Crypto assets are not subject to the same tax reporting requirements as traditional investments, as cryptocurrencies can be traded without the financial institutions responsible for reporting to the tax authorities.

In Germany, a draft tax regime for crypto-assets issued by the Federal Ministry of Finance was recently presented in cooperation with the competent authorities of the federal states and aims to clarify the income tax treatment of crypto-assets. Not only investments in cryptocurrencies, but also mining, staking, lending, airdrops and commercial crypto-assets are taken into account in the tax regulation. After being held for one year, crypto-assets, especially Bitcoin and Altcoins such as Ethereum, remain tax-free, and lending and betting also do not lead to an extension of the deadline.

The EU and the “Wild West”

On a European level, the EU directive MICA (Markets in Crypto-Assets) must form a uniform legal framework for trading in crypto-assets. The MEPs in charge told Reuters that the regulatory directive, due to come into effect in early 2023, is the first of its kind and will end “the Wild West of cryptocurrency.”

The paper’s top priority is the protection of investors: the directive obliges providers to prove that their cryptocurrencies are secured by deposits. After the experience of the Terra/LUNA coin crash, which took the crypto industry down with it, the EU directive places special emphasis on securing stablecoins.

Furthermore, all transactions over 1,000 euros must in future be reported by the crypto exchanges, even if they are carried out via so-called “unhosted wallets”, which have already received criticism from the crypto community. Criticism that major transactions can no longer be carried out anonymously has been acknowledged, but anti-money laundering measures may still become mandatory.

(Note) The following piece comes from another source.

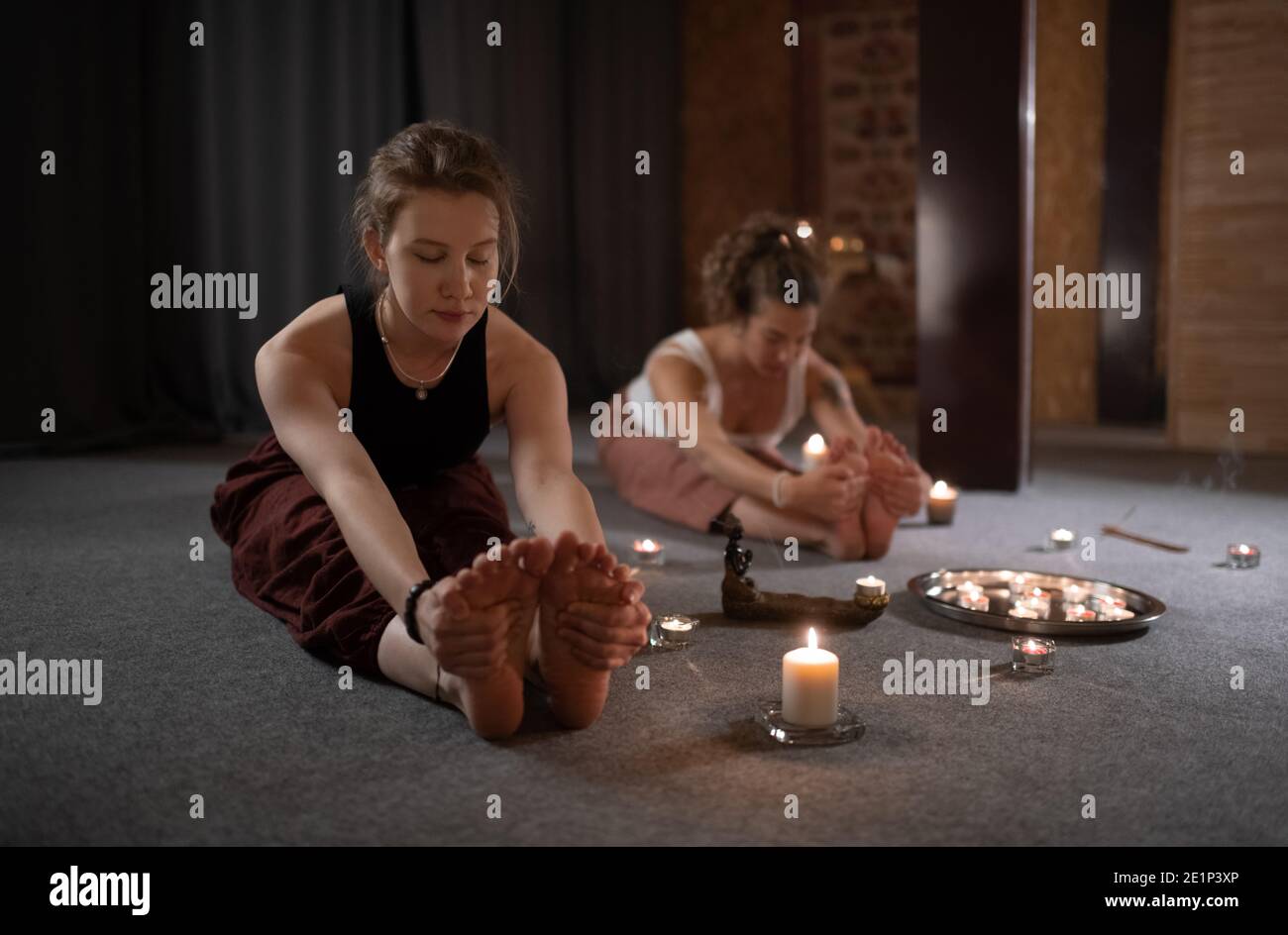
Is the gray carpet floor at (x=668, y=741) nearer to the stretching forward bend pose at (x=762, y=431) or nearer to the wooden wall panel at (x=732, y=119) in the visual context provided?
the stretching forward bend pose at (x=762, y=431)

Providers should also publish data on energy consumption and environmental impact in environmental balance sheets. Bitcoin and decentralized financial system assets appear to be excluded here, as no single company is responsible for them. Demands to extend this environmental impact disclosure obligation to other sectors have already been made online.

The new EU directive was praised in the media as prudent and reasonable, but there is criticism of the tight regulation of stablecoins in addition to the disclosure requirements for anonymous transactions.

International cooperation on crypto regulation

The UK Treasury sees potential in stablecoins, but also wants to regulate them more strictly and give the Bank of England more powers, according to a consultation paper.

Fed Vice Lael Brainard recently made similar demands for the regulation of the crypto industry at a Bank of England conference in London. As the crypto ecosystem resembles the traditional financial system – intentionally or unintentionally – there is an urgent need for uniform rules to protect investors.

Germany’s crypto future

“We want to make Germany the leading place for start-ups and growth companies,” Federal Finance Minister Christian Lindner told FAZ, referring to his agenda. digitization of the capital market includes the crypto industry.

Germany is well positioned when it comes to crypto, has the most progressive legislation and the most favorable tax regime for investors, experts also confirm in an article on BTC-ECHO. Germany’s position as the most crypto-friendly country can also be seen from the fact that it is the only country with an official blockchain strategy.